Global grain yields must rise sharply over the next 50 years to avoid food shortages as an increasingly rich population competes with biofuels for scarce resources, the head of the Scottish Agricultural College has said.

Despite growth in organic farming in some parts of Europe, Professor Bill McKelvey said that while such niche output had a role in the food supply, there was a need to intensify aspects of agriculture to avoid shortages in the future.
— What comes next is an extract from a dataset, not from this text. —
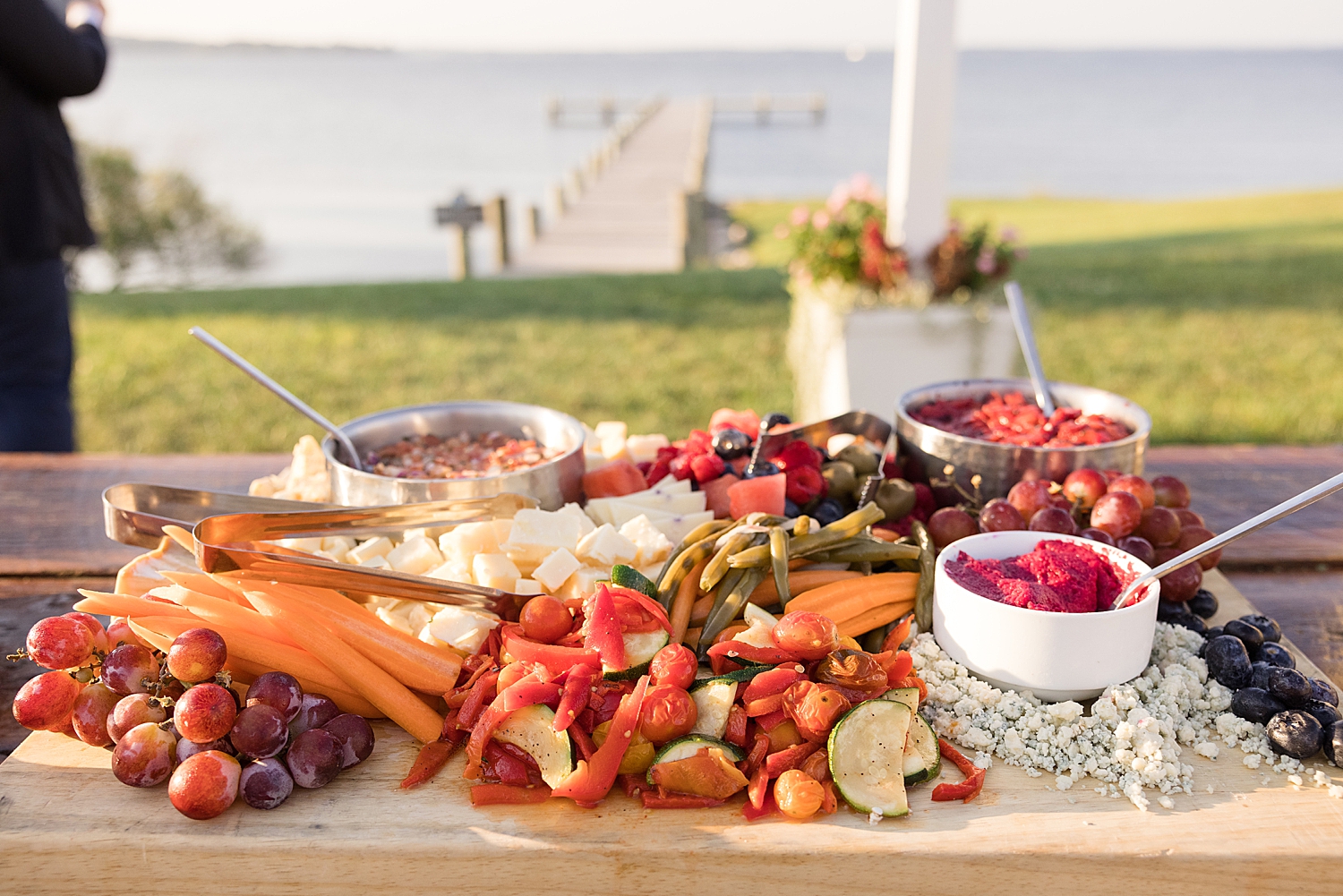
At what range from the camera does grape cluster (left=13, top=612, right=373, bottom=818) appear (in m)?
1.36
He said growing affluence in countries like China and India as well as desertification due to climate change would increase strain on the world's ability to feed itself, but the most pressing threat came from the biofuel revolution.

"We are going to see increasing competition between food and fuel," Prof McKelvey told a news conference.

He said rising corn usage in US ethanol production was already helping to tighten world grain stocks, which have dropped from 100 to 40 days' worth of supply in the past six years.

And as the biofuel sector took up an increasing portion of arable production elsewhere, yield increases would be needed as the amount of unused suitable land was limited.

He noted the European Commission has set a 5.75 per cent target of biofuel incorporation in fuels by 2010, encouraging new rapeseed-derived biodiesel and sugar/grain-derived ethanol plants to be built across the EU.

Current output was well short of targets.

"Grain yields have risen fourfold over the last 50 years and we'll have to see more of the same over the next 50," he said.

And this would probably mean a higher acceptance of new genetically-modified (GM) crop strains in Europe in order to achieve the necessary yield increases.

"The higher yields could come from traditional plant breeding, but they could also include GM. We will have to face up to the GM issue," he said.